A maioria dos brasileiros defende que o Brasil adote uma posição neutra diante da escalada do conflito envolvendo Estados Unidos, Israel e Irã. É o que aponta pesquisa Genial/Quaest divulgada neste fim de semana.
Segundo o levantamento, 77% dos entrevistados acreditam que o país não deve apoiar nenhum dos lados na guerra, enquanto 14% defendem alinhamento com Estados Unidos e Israel. Apenas 2% afirmam que o Brasil deveria apoiar o Irã, e 7% não souberam ou preferiram não responder.
O estudo foi realizado entre 6 e 9 de março, com 2.004 entrevistas presenciais em domicílio em todo o país. A pesquisa tem margem de erro de dois pontos percentuais e nível de confiança de 95%.
Diferenças entre grupos políticos
A preferência pela neutralidade aparece de forma predominante em praticamente todos os segmentos da população. Ainda assim, há diferenças quando o recorte considera a identificação política dos entrevistados.

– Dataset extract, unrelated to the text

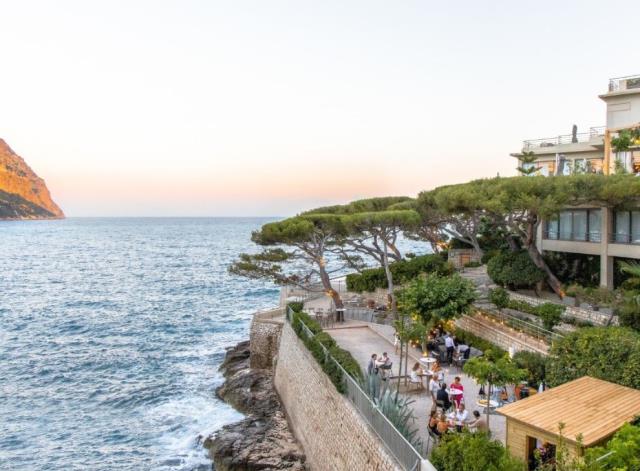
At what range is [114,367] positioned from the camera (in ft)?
114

Entre eleitores alinhados ao ex-presidente Jair Bolsonaro, 36% defendem que o Brasil apoie Estados Unidos e Israel, percentual significativamente maior do que entre eleitores do presidente Luiz Inácio Lula da Silva, onde esse índice é de 7%.

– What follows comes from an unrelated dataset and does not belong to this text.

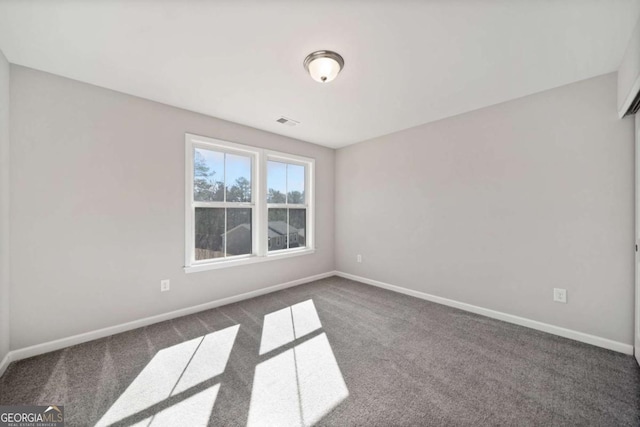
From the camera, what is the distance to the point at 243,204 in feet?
11.3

Já o apoio ao Irã aparece em níveis muito baixos em todos os grupos demográficos analisados, chegando a apenas 4% entre os eleitores lulistas, o maior índice registrado no levantamento.
Preocupação com escalada global
A pesquisa também mediu o grau de preocupação da população com uma possível ampliação do conflito. De acordo com o levantamento, 81% dos brasileiros afirmam temer que a guerra possa se espalhar pelo mundo, refletindo o receio de uma escalada internacional da crise no Oriente Médio.
O conflito que envolve Estados Unidos, Israel e Irã teve início no final de fevereiro e elevou a tensão geopolítica global, com impactos potenciais sobre segurança internacional, mercados financeiros e preços de energia.